I have a naïve question about something I do not understand very well. Some time ago, I read that on Windows, the graphics card is somewhat restricted by the OS graphics stack (WDDM driver model) unless one has a pro-level card (Tesla, Quadro) switched into a special headless “TCC” mode.
The context of my question is that I am doing big launches (2^30 = 1 billion threads) on a Windows machine without seeing any such issues. I can click on the start menu and launch programs while the kernel is running – no freezing, crashes, or other unexpected behavior. Is the advice about WDDM drivers outdated? Does OptiX have some internal countermeasures to prevent this failure mode?
The latest version of Mitsuba had added a change to keep OptiX launches small on Windows (~2 million threads per launch) based on this old advice, but now I am wondering whether I should revert the change to keep things simple.

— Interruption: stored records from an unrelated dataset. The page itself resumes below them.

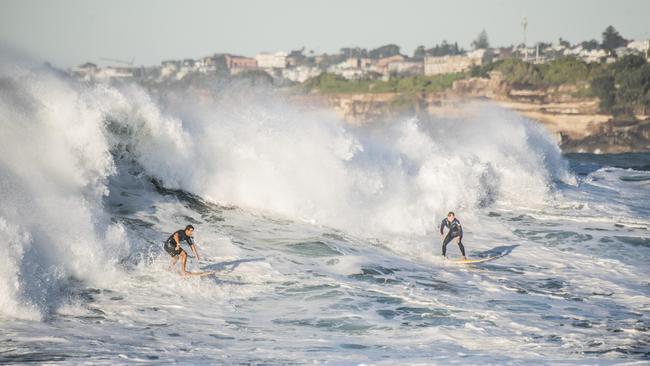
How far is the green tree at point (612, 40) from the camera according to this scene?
147875mm

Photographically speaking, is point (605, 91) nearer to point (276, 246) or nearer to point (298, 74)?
point (276, 246)

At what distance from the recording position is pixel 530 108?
84.1 m

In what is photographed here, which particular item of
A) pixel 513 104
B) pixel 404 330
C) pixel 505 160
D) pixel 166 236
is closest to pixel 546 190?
pixel 505 160

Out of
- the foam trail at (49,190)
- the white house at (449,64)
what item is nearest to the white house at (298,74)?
the white house at (449,64)

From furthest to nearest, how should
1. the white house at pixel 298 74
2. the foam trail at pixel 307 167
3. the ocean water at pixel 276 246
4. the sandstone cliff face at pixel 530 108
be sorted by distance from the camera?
1. the white house at pixel 298 74
2. the sandstone cliff face at pixel 530 108
3. the foam trail at pixel 307 167
4. the ocean water at pixel 276 246

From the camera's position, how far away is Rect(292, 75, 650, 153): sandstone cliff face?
250 ft

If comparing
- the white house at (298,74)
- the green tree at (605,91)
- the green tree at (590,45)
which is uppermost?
the green tree at (590,45)

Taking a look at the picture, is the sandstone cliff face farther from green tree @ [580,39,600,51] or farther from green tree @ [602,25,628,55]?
green tree @ [580,39,600,51]

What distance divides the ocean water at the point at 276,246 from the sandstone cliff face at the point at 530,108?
162 ft

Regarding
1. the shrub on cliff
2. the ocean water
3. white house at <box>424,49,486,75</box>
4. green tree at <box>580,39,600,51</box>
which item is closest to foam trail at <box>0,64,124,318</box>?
the ocean water

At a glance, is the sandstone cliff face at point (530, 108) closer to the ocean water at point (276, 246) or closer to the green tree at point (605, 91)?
the green tree at point (605, 91)

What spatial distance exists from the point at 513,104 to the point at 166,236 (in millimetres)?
73424

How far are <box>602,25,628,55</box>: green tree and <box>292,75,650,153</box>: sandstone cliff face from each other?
5918 centimetres

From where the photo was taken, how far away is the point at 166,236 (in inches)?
712
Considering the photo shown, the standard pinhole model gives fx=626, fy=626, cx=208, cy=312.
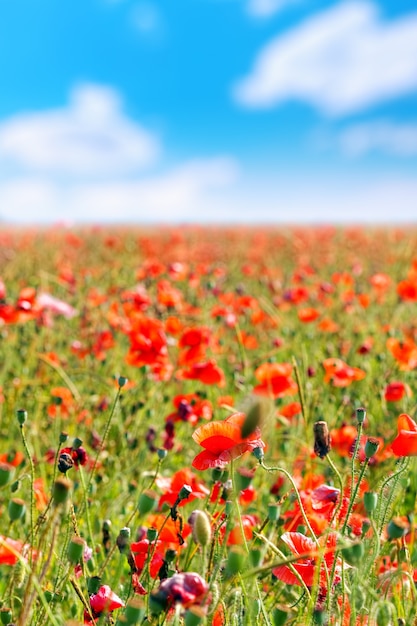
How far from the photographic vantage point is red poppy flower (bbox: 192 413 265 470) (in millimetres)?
1059

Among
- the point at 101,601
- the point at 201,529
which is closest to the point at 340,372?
the point at 101,601

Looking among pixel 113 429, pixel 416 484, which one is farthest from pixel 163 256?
pixel 416 484

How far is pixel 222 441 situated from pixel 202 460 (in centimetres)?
7

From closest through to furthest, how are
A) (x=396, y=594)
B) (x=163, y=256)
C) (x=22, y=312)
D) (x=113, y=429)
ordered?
1. (x=396, y=594)
2. (x=22, y=312)
3. (x=113, y=429)
4. (x=163, y=256)

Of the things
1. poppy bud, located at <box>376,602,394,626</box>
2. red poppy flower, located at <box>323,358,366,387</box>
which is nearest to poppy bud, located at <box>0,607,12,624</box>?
poppy bud, located at <box>376,602,394,626</box>

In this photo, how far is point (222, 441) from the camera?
3.58 feet

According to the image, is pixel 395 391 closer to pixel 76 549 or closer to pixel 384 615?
pixel 384 615

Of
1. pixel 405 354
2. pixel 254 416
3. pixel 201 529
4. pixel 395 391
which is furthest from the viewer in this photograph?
pixel 405 354

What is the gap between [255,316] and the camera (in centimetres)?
350

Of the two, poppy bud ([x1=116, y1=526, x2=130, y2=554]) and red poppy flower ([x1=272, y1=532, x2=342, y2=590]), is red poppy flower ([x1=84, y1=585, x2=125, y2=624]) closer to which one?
poppy bud ([x1=116, y1=526, x2=130, y2=554])

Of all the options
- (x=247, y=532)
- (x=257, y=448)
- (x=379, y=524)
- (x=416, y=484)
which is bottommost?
(x=416, y=484)

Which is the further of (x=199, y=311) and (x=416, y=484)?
(x=199, y=311)

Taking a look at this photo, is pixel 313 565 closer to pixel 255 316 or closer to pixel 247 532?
pixel 247 532

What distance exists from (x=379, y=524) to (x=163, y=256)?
21.6 feet
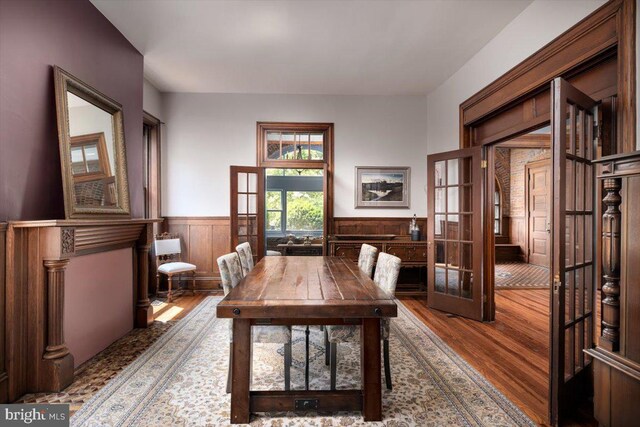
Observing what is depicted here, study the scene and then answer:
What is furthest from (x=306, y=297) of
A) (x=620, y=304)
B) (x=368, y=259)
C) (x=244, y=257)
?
(x=620, y=304)

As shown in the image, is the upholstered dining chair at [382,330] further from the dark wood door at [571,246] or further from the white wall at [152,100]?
the white wall at [152,100]

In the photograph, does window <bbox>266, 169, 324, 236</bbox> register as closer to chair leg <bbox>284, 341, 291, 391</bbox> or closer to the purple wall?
the purple wall

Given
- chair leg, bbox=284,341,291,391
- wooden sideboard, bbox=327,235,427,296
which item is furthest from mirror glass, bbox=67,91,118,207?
wooden sideboard, bbox=327,235,427,296

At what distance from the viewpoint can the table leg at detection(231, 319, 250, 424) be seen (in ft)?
5.75

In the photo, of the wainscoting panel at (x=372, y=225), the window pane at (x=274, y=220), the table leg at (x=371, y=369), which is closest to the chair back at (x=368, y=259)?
the table leg at (x=371, y=369)

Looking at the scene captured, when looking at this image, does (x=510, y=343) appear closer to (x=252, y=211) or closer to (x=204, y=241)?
(x=252, y=211)

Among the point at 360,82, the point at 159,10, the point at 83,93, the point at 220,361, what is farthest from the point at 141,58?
the point at 220,361

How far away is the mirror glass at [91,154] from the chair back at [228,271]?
138cm

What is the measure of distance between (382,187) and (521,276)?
11.6ft

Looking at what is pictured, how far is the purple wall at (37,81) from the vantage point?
1966mm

The recommendation to check for the support of compute preemption in that slide deck means the device attributes cudaDevAttrComputePreemptionSupported resp. CU_DEVICE_ATTRIBUTE_COMPUTE_PREEMPTION_SUPPORTED.
Excellent, this clears up many questions. Thanks @droettger!
There is one comment in the PDF that I don’t understand:
Just because you can doesn’t mean you should run kernels for an extended period
Preemption on WDDM comes with some internal scheduling policies that makes it hard to purposely take advantage of compute preemption. The easiest way is to simply design your application without worrying about TDR.
The headline and body of this item seem in conflict to me. The header suggests it’s STILL a bad idea to run long kernels even if preemption is supported. The bottom says not to worry about it. Am I missing something?
I interpret that as recommendation to run shorter kernels which do not need to do preemption in general, since that’s most likely adding OS overhead.
It just got easier to design applications without TDR in mind when running on sufficiently new OS and GPU configurations (Windows 10 RS4 or newer in WDDM2 mode and Pascal or newer GPU architectures). You cannot control if and when preemption is done by the OS though.
If you need to support older architectures (e.g. Maxwell), you’d still need to design the workload to stay below the 2 seconds timeout.